(Spatial reasoning records)

^^^^^^^^

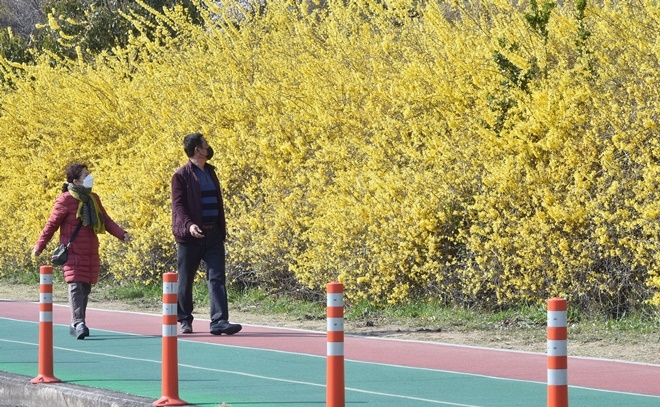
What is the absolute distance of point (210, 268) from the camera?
13.2 metres

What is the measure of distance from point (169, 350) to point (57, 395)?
1.32m

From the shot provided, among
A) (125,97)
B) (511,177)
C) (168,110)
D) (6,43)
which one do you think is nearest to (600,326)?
(511,177)

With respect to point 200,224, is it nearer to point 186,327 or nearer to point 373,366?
point 186,327

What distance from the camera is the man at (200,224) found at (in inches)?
517

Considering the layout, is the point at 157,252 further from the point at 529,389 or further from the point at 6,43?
the point at 6,43

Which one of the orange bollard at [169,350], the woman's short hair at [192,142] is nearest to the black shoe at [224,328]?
the woman's short hair at [192,142]

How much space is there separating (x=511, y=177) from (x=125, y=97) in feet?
37.6

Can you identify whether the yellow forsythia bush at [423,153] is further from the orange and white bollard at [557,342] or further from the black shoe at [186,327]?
the orange and white bollard at [557,342]

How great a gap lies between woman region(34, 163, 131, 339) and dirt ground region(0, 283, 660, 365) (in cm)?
166

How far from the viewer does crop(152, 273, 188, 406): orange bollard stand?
27.7ft

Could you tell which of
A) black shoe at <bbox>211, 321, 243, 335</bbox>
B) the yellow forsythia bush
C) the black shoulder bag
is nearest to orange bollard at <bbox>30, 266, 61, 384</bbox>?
the black shoulder bag

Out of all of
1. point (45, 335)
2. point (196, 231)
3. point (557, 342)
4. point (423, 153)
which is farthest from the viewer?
point (423, 153)

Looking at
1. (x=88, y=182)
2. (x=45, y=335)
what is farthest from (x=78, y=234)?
(x=45, y=335)

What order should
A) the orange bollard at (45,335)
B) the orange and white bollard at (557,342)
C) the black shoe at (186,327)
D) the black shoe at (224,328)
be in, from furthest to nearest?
1. the black shoe at (186,327)
2. the black shoe at (224,328)
3. the orange bollard at (45,335)
4. the orange and white bollard at (557,342)
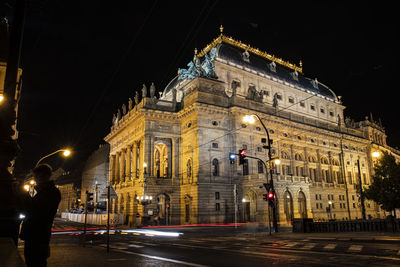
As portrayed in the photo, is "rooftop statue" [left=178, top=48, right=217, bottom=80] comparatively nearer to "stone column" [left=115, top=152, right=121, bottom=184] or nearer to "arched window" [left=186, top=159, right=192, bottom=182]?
"arched window" [left=186, top=159, right=192, bottom=182]

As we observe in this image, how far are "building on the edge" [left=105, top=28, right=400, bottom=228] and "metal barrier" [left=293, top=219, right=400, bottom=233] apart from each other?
961 cm

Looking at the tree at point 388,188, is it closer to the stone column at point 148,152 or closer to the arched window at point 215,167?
the arched window at point 215,167

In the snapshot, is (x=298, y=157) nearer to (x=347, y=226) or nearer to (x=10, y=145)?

^^^^^^^^

PROBLEM DESCRIPTION –
Copy every line of the records above word for word, omitting the pictures.

TASK OUTPUT –
What is the absolute distance of point (210, 268) from the camera?
13.2 metres

What is the measure of distance from point (169, 350) to point (57, 395)?
1.32m

From the shot provided, among
A) (125,97)
B) (511,177)
C) (168,110)
D) (6,43)
which one do you think is nearest to (600,326)?
(511,177)

With respect to point 200,224, is it nearer to point 186,327 or nearer to point 373,366?
point 186,327

What distance from the camera is the man at (200,224) found at (in inches)?
517

Considering the layout, is the point at 157,252 further from the point at 529,389 or further from the point at 6,43?
the point at 6,43

Which one of the orange bollard at [169,350], the woman's short hair at [192,142] is nearest to the black shoe at [224,328]?
the woman's short hair at [192,142]

How much space is there separating (x=511, y=177) from (x=125, y=97) in feet?
37.6

Can you identify whether the yellow forsythia bush at [423,153] is further from the orange and white bollard at [557,342] or further from the black shoe at [186,327]?
the orange and white bollard at [557,342]

How great a gap lies between woman region(34, 163, 131, 339) and dirt ground region(0, 283, 660, 365) (in cm)?
166

How far from the viewer does crop(152, 273, 188, 406): orange bollard stand?
27.7ft

Could you tell which of
A) black shoe at <bbox>211, 321, 243, 335</bbox>
B) the yellow forsythia bush
C) the black shoulder bag
is nearest to orange bollard at <bbox>30, 266, 61, 384</bbox>?
the black shoulder bag

Out of all of
1. point (45, 335)
2. point (196, 231)
3. point (557, 342)
4. point (423, 153)
which is farthest from the viewer?
point (423, 153)

Looking at
1. (x=88, y=182)
2. (x=45, y=335)
what is farthest from (x=78, y=234)?
(x=45, y=335)

What order should
A) the orange bollard at (45,335)
B) the orange and white bollard at (557,342)
C) the black shoe at (186,327)
D) the black shoe at (224,328)
be in, from furthest to nearest?
1. the black shoe at (186,327)
2. the black shoe at (224,328)
3. the orange bollard at (45,335)
4. the orange and white bollard at (557,342)
As portrayed in the photo, is "rooftop statue" [left=178, top=48, right=217, bottom=80] comparatively nearer to "stone column" [left=115, top=152, right=121, bottom=184] or nearer to "arched window" [left=186, top=159, right=192, bottom=182]?
"arched window" [left=186, top=159, right=192, bottom=182]

As we observe in this image, how far are "building on the edge" [left=105, top=28, right=400, bottom=228] and "metal barrier" [left=293, top=219, right=400, bottom=233] apart from each other?
961 cm

Looking at the tree at point 388,188, is it closer to the stone column at point 148,152 or closer to the arched window at point 215,167?
the arched window at point 215,167

In the snapshot, is (x=298, y=157) nearer to (x=347, y=226) or nearer to (x=10, y=145)?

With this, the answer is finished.